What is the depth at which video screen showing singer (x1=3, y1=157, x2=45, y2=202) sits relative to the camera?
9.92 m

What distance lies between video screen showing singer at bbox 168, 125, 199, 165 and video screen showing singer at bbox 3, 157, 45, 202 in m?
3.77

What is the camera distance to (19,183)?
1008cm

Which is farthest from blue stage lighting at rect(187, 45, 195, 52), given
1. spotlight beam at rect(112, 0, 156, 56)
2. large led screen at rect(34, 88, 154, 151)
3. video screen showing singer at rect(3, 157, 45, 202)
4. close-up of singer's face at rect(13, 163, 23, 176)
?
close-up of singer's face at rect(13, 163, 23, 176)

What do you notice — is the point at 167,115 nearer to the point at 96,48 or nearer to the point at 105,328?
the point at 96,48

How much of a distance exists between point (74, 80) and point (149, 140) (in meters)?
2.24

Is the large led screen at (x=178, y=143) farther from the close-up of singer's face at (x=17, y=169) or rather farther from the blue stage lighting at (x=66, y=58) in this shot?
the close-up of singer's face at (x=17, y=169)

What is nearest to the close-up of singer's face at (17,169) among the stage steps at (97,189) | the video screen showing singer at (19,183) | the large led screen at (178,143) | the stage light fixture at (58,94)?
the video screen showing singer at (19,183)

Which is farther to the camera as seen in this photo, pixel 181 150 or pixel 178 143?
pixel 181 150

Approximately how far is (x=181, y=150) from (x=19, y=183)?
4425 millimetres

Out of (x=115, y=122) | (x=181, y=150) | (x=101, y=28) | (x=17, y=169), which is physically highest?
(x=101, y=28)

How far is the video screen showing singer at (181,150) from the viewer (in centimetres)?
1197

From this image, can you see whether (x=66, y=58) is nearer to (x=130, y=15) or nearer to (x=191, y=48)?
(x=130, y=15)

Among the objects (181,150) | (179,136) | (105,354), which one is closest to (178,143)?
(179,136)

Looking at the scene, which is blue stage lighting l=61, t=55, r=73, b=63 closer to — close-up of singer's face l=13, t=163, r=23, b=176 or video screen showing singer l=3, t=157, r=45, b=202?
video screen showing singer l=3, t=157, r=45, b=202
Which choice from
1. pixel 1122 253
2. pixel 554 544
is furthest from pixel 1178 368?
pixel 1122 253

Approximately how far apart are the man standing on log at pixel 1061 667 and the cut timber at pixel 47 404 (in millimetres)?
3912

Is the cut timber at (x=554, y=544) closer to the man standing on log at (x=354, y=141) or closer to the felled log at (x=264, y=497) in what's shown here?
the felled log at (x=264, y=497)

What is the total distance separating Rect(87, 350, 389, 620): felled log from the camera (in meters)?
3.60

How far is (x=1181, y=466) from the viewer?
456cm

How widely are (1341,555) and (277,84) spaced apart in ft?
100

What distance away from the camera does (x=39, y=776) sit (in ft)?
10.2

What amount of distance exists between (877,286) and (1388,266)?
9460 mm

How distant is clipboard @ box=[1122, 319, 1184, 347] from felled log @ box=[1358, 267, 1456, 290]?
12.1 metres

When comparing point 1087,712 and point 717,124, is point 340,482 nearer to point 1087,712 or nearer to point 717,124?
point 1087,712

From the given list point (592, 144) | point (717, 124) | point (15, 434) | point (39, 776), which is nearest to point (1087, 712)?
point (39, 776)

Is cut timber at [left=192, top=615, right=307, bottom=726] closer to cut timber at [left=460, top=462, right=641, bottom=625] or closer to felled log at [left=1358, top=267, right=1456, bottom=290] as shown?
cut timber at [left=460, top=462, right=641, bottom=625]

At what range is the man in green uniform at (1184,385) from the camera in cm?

...

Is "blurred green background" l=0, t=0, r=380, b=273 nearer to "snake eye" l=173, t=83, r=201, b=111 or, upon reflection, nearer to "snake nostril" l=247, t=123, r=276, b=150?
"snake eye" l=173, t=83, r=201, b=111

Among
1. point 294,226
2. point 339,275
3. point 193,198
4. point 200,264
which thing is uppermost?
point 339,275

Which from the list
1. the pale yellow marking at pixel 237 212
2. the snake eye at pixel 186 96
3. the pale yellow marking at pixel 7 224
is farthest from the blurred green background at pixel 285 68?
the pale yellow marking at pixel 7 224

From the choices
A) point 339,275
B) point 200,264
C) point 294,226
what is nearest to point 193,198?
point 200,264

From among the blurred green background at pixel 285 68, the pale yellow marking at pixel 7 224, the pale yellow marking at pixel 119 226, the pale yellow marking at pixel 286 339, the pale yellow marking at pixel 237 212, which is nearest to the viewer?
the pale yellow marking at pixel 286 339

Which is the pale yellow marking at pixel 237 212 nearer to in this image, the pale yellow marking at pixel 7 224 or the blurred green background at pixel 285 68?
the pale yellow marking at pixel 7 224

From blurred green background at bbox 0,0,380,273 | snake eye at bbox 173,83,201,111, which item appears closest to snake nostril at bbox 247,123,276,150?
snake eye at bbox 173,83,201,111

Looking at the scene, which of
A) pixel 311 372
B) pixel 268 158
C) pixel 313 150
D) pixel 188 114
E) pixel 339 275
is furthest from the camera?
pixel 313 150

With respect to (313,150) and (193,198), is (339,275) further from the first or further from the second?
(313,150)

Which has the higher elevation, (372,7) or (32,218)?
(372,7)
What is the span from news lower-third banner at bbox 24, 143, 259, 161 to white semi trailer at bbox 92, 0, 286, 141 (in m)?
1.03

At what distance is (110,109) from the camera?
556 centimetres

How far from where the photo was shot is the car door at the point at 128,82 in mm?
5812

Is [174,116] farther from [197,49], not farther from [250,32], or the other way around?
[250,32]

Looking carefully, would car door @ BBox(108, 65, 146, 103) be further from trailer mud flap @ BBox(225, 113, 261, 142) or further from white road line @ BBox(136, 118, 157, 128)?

==

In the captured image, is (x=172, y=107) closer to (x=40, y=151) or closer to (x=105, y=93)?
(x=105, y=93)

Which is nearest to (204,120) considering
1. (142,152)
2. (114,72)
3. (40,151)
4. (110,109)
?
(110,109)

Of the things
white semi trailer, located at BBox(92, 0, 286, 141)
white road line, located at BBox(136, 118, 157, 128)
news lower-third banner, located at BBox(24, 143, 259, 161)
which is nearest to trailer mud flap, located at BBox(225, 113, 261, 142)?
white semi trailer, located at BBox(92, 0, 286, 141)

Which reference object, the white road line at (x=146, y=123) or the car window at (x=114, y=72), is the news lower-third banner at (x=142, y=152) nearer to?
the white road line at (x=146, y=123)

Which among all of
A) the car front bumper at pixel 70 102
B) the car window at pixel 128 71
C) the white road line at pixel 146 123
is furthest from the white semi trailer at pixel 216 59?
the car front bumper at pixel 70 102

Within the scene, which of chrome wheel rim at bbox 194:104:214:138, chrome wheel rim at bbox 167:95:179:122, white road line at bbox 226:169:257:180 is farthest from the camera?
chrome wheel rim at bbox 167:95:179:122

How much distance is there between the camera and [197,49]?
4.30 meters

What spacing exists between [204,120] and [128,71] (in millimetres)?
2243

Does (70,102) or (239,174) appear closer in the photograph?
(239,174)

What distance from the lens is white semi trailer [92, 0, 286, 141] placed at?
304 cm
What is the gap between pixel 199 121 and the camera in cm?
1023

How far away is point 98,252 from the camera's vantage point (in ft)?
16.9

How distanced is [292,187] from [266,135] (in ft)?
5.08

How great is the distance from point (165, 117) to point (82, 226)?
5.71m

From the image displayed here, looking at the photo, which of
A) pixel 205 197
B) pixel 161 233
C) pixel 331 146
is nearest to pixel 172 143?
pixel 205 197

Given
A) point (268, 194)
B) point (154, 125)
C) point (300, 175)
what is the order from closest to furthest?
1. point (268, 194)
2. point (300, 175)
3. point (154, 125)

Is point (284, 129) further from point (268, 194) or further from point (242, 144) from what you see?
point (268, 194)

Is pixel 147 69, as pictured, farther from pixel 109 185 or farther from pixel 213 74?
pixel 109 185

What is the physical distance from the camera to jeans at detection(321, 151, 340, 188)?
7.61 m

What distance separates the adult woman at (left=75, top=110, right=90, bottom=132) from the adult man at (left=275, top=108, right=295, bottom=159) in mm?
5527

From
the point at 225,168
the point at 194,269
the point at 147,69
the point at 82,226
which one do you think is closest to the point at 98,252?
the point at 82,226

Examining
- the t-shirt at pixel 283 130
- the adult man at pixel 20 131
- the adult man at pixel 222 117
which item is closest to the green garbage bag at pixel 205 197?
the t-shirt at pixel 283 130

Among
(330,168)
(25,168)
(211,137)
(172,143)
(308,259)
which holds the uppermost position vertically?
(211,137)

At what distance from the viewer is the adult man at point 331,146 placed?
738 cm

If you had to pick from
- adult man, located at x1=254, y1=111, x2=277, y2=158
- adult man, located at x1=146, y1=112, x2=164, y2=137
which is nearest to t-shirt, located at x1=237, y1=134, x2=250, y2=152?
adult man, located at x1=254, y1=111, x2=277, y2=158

*Exercise*
Copy everything in the listing above from the line containing "Looking at the scene, which of" down to the line containing "Looking carefully, would", reproducing each line verbatim.

*Exercise response*
Looking at the scene, which of
A) pixel 311 372
B) pixel 268 158
C) pixel 313 150
D) pixel 188 114
E) pixel 339 275
is furthest from the camera?
pixel 313 150

With respect to (313,150) and (193,198), is (339,275) further from the first or further from the second?
(313,150)

Which has the higher elevation, (372,7) or (32,218)?
(372,7)
What is the span from news lower-third banner at bbox 24, 143, 259, 161 to white semi trailer at bbox 92, 0, 286, 141 (in m)?
1.03

At what distance is (110,109) from the camera?
556 centimetres

How far from where the photo was shot is the car door at the point at 128,82 in mm?
5812

Is [174,116] farther from [197,49], not farther from [250,32], or the other way around?
[250,32]

Looking carefully, would car door @ BBox(108, 65, 146, 103) be further from trailer mud flap @ BBox(225, 113, 261, 142) or further from white road line @ BBox(136, 118, 157, 128)?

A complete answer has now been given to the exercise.